═════ Texto ═════

Tantra = sexo?
Pedro
Kupfer
Algumas pessoas têm
me procurado através deste site solicitando informações sobre 'aulas de
Tantra'. Como não sei exatamente o que elas entendem por Tantra, fico me
perguntando como poderia ajudá-las a encontrar o que buscam, ou a evitar as
armadilhas em que se arriscam a cair.
Para começar, vamos
dizer o que o Tantra não é. Tantra não é um guru mequetrefe prometendo
orgasmos múltiplos e iluminação e cobrando mundos e fundos por isso. Tantra não
é uma prostituta com nome de deusa oferecendo seus serviços na internet.
Tantra não é um grupo de alienados carentes se excitando e alisando em nome da
hiperconsciência. Tantra não é sacanagem, nem infidelidade institucionalizada.
Tantra não tem nada a ver com "soltar a franga". Tantra não é
tara.
Aquilo que os
clones tupiniquins de Osho chamam de Tantra, não é o Tantra (por favor, veja
o esclarecimento no fim deste texto, antes de se ofender e interromper a
leitura. Obrigado!). Os cursos de Tantra associados à sensualidade,
técnicas sexuais e promessas de iluminação através da excitação sexual têm como
objetivo sustentar a forma de vida de certos autodenominados 'mestres', que
buscam satisfazer seus próprios desvios sexuais e desejos de manipular pessoas,
ganhando um dinheirinho de quebra.

═════

■ Instruções
(1) Copie o texto sobre Tantra começando em "Tantra = sexo?" e seguindo até "serviços na internet.", renomeando "guru" como "charlatão".
(2) No texto sobre Tantra, transforme em lista o parágrafo iniciado por "Para começar, vamos dizer", mantendo as afirmações principais.
(3) Retome o texto sobre Tantra a partir da última frase apresentada.

═════ Itens ═════

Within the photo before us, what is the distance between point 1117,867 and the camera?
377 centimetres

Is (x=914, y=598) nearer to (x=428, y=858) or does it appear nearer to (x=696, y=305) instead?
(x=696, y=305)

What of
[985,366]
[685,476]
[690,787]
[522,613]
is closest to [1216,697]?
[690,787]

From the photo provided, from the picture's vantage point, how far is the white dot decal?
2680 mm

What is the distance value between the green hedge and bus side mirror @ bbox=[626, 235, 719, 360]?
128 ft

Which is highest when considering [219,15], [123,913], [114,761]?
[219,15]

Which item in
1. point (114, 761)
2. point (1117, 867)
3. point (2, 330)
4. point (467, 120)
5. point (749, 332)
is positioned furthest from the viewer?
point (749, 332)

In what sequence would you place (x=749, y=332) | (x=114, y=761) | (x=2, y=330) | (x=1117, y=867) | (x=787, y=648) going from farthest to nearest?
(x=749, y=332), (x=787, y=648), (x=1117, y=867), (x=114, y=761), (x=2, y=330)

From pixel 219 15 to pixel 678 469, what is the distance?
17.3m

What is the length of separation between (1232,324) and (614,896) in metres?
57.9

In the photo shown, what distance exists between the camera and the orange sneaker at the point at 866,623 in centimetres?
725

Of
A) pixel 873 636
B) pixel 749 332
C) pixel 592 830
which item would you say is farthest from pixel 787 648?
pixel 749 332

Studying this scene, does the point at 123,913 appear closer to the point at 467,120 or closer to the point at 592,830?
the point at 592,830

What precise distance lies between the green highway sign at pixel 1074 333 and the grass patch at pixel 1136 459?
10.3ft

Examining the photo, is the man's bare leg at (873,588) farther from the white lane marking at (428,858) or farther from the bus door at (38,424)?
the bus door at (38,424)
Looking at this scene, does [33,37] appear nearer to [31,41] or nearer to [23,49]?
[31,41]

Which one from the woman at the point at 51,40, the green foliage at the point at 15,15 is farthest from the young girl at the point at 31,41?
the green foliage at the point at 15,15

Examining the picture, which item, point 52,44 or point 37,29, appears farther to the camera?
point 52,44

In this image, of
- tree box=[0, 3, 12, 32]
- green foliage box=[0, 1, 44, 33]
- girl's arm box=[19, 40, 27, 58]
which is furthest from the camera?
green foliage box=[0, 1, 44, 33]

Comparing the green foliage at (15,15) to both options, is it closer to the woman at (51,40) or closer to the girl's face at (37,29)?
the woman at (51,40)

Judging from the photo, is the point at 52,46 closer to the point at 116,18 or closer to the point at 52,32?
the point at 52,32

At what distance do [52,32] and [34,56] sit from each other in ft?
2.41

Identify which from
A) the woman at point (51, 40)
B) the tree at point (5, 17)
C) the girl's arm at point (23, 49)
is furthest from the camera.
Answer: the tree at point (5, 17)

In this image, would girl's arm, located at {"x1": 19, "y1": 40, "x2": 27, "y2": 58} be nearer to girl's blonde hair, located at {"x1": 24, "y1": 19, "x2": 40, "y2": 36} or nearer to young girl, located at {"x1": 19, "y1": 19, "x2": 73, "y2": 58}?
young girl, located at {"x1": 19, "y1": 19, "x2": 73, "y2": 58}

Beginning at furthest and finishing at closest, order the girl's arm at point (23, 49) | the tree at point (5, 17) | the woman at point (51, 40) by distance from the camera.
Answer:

═════

■ Respostas
(1)
Tantra = sexo?
Pedro
Kupfer
Algumas pessoas têm
me procurado através deste site solicitando informações sobre 'aulas de
Tantra'. Como não sei exatamente o que elas entendem por Tantra, fico me
perguntando como poderia ajudá-las a encontrar o que buscam, ou a evitar as
armadilhas em que se arriscam a cair.
Para começar, vamos
dizer o que o Tantra não é. Tantra não é um charlatão mequetrefe prometendo
orgasmos múltiplos e iluminação e cobrando mundos e fundos por isso. Tantra não
é uma prostituta com nome de deusa oferecendo seus serviços na internet.

(2)
O Tantra não é:
- um guru mequetrefe que promete orgasmos múltiplos e iluminação e cobra mundos e fundos por isso;
- uma prostituta com nome de deusa que oferece seus serviços na internet;
- um grupo de alienados carentes que se excitam e se alisam em nome da hiperconsciência;
- sacanagem nem infidelidade institucionalizada;
- algo ligado a "soltar a franga";
- tara.

(3)
Então, o que
significa essa palavrinha de seis letras? Tantra é o nome de um vasto leque de
ensinamentos práticos que têm como objetivo expandir a consciência e
libertar a energia primal do ser humano, chamada kundalini. O
princípio comum a todos os caminhos práticos de Tantra é que as experiências do
mundo material podem usar-se como alavanca para conquistar a iluminação, já
que este é a manifestação de uma outra realidade, sutil e superior, que está
conectada com a nossa própria natureza.
Nesse contexto, a
visão do Tantra associada ao êxtase sexual é pateticamente superficial e
parcial, se comparada com a verdadeira tradição. O Tantra não é
hedonista nem orgiástico. O objetivo do Tantra é o despertar da força
potencial no homem.
Um colega,
professor de Yoga, comentou recentemente que apenas 10% dos textos tântricos
tratariam sobre sexo. Pessoalmente, acho esse número demasiado elevado. Dos
muitos shastras que consegui garimpar na Índia, em sânscrito e em
inglês, não têm sequer um que trate em detalhe da sexualidade. Algumas técnicas
sexuais, como a reabsorção seminal após a ejaculação (vajroli), se
descrevem, por exemplo, na Hatha Yoga Pradípika.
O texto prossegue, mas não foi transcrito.